Between Boca Grande Pass and Anclote Key are countless patches of live bottom in 12 to 25 feet of water. Some of the areas are full of small ledges and breaks while others are as flat as a pancake. Most are interspersed with “kingfish highways” or roll-offs where the sand meets the rock in a defined edge. Slow-trolling big live baits like mullet, ladyfish, mackerel, trout and shad through these areas can be deadly. Anchoring on an edge and chumming can also be productive.
There’s something about a wreck that can attract and hold a large number of big kingfish. Maybe it’s the smorgasbord of forage available (from sardines to snapper) or the simple security of high relief. In any case, the Blackthorn/Sheridan, Tug & Barge, 10 Fathom, Betty Rose, Clearwater Wreck, the Gunsmoke, the Shrimp Barge and the Mexican Pride are all well-known wrecks that have all produced big kings in the past. Slow-trolling over the structure as well as working circles away from the numbers can be deadly. Anchoring up-tide and employing a chum slick can be productive but can bring you un-wanted attention as well.

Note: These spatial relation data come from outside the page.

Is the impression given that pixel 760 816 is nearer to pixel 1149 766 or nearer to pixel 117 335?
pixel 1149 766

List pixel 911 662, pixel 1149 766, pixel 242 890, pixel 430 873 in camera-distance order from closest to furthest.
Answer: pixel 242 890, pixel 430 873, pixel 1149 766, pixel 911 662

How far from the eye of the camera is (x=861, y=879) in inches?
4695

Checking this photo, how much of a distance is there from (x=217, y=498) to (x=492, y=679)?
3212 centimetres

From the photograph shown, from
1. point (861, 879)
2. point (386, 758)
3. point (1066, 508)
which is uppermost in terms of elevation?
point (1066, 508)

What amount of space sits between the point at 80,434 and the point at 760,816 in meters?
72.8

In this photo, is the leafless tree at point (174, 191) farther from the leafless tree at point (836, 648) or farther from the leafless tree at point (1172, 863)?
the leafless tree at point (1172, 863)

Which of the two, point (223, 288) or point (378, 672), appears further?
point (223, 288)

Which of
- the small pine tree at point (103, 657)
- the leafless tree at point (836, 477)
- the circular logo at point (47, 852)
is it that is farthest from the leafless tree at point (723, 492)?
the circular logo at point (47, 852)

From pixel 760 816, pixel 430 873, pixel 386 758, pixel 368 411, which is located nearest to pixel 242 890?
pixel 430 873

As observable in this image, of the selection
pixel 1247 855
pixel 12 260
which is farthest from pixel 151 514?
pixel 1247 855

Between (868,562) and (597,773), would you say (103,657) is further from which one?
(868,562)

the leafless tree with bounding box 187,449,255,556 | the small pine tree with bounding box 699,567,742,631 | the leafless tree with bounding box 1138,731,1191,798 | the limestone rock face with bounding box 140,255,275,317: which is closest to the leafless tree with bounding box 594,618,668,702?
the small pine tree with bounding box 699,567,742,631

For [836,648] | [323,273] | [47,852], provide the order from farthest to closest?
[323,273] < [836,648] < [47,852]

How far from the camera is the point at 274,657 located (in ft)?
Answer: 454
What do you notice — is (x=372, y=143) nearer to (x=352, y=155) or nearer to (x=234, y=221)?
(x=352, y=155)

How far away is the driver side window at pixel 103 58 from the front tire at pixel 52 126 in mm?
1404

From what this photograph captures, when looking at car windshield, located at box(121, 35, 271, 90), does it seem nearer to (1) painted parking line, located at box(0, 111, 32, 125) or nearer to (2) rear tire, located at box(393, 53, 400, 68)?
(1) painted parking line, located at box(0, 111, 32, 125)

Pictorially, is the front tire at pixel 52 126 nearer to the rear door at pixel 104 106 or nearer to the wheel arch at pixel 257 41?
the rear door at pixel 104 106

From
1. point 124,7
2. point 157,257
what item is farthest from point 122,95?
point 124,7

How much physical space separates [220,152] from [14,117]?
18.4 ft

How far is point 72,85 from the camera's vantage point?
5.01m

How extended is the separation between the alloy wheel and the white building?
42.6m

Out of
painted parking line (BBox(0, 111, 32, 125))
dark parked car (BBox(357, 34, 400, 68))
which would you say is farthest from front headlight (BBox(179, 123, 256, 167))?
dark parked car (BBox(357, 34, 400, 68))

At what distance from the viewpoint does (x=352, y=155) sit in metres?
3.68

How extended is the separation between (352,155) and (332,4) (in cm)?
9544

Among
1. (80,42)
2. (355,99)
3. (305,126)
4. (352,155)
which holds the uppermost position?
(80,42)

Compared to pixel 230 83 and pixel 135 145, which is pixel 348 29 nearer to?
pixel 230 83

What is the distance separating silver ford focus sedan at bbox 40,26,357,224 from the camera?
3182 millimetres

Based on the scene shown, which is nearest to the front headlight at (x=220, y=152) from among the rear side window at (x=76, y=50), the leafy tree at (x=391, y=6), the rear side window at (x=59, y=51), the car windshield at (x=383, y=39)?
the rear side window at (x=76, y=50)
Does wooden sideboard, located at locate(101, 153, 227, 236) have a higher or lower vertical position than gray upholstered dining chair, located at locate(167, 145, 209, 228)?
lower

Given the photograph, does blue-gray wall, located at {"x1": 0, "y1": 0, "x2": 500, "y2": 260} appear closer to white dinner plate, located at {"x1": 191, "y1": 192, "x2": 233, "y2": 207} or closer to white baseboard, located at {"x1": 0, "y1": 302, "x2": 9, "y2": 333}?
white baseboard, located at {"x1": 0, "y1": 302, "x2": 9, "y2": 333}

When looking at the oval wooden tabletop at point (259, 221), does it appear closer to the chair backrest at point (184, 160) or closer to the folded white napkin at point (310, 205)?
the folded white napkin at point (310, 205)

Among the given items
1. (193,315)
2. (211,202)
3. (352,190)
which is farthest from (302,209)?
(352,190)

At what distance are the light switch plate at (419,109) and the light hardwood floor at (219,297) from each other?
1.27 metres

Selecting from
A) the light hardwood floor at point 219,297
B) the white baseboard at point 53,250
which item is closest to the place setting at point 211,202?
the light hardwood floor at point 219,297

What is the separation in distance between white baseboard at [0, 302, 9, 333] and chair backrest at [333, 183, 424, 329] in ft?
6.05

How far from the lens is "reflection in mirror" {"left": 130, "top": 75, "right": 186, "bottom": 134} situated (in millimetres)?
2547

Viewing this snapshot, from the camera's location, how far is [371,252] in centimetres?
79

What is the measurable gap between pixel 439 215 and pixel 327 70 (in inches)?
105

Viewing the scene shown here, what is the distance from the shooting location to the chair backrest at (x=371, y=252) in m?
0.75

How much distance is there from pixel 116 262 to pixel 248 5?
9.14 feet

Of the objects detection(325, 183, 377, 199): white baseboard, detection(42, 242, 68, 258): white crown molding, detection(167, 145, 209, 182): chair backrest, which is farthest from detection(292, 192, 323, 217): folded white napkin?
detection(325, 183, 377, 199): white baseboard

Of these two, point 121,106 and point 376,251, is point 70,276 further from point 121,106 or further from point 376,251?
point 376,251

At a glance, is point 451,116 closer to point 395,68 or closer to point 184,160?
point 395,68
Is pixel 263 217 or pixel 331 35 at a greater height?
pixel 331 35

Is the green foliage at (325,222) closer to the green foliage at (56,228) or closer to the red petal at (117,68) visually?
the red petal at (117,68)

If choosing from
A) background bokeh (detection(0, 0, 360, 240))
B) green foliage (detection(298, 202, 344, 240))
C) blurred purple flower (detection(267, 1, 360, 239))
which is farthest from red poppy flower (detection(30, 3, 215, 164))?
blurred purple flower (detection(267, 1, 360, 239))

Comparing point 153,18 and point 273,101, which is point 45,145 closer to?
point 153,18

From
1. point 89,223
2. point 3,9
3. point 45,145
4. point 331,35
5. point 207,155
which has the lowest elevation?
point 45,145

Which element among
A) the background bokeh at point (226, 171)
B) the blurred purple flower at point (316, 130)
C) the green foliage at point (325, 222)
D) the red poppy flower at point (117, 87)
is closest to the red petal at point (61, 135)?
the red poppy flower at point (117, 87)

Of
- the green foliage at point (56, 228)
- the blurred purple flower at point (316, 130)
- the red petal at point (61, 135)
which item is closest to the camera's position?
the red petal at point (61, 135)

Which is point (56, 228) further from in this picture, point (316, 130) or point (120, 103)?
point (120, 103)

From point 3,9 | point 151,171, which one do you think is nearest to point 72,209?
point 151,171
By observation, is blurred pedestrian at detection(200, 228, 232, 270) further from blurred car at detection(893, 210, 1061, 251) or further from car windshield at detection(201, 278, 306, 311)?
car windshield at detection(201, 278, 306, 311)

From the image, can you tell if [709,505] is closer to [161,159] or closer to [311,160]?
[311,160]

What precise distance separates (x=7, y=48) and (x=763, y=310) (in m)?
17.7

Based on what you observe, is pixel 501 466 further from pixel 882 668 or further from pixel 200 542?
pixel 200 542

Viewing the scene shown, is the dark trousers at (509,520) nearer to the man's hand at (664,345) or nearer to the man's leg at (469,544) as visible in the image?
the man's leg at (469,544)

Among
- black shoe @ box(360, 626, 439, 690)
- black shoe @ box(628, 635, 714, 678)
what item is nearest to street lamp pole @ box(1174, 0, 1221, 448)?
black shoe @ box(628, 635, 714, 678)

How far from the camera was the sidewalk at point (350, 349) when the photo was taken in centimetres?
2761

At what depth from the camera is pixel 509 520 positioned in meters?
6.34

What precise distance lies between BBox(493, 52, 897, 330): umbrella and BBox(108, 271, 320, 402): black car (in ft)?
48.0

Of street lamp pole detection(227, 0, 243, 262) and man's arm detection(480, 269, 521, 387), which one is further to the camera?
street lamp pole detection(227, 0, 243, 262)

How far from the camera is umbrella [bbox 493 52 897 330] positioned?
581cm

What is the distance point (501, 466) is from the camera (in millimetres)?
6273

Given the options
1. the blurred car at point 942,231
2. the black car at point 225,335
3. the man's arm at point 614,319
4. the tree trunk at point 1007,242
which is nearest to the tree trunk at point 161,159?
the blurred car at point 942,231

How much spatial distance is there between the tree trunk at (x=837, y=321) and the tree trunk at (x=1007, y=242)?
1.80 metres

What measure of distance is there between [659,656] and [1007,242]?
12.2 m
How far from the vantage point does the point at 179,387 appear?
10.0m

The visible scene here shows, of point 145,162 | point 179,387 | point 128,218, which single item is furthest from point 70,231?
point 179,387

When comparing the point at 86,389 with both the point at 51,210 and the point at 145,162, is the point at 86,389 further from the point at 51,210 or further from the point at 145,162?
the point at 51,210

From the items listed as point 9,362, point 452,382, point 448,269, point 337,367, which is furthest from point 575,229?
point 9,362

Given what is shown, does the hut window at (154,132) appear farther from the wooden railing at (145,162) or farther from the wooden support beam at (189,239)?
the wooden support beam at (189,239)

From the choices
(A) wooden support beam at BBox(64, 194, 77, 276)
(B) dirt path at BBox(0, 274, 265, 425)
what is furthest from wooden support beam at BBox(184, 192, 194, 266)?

Fishing a wreck and an artificial reef are about the same. The only difference is that most artificial reefs are scattered over a fairly large area. Knowing where each and every piece of structure is on a given reef can put you in front of kingfish that haven’t been worked by the pack. Spots like the Rube Allyn, the Indian Shores, the Tarpon Springs and all of the M reefs off Sarasota are unique but can be fished in similar styles. Map out the structure and work the water column hard with whatever bait is holding in the area.